La fiscalité écologique se situe clairement du côté du second objectif. Son efficacité tient, en effet, à ce qu’elle peut, en modifiant les prix relatifs, contribuer à changer les comportements des agents économiques. La fiscalité écologique est l’expression la plus aboutie du principe pollueur-payeur.
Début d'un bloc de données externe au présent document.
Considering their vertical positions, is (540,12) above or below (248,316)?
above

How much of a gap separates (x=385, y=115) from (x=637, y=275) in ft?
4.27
Au cours de sa préhistoire, la fiscalité écologique était constituée -et l’est encore pour une large part, notamment en France- de taxes de financement : en substitut à des ressources publiques insuffisantes ou en substitut à une insuffisante volonté de prélever les ressources nécessaires sur le budget de l’Etat, des taxes sectorielles chargées de financer les besoins desdits secteurs ont été créées : redevances des agences de l’eau, taxe sur la mise en décharge, taxe sur les aéronefs, etc… répondent à cette logique.

L’émergence des sujets globaux -au premier chef celui de l’effet de serre- a remis à l’ordre du jour la question des taxes pigouviennes et, en particulier, celle de la taxation du carbone. Depuis désormais plus de vingt ans, le débat politique, de façon cyclique, porte sur la création de taxes « carbone » ; au-delà du seul carbone, il porte sur la nécessité de donner un rôle incitatif à un certain nombre de taxes de financement (réforme des redevances perçues au profit des agences de l’eau, par exemple).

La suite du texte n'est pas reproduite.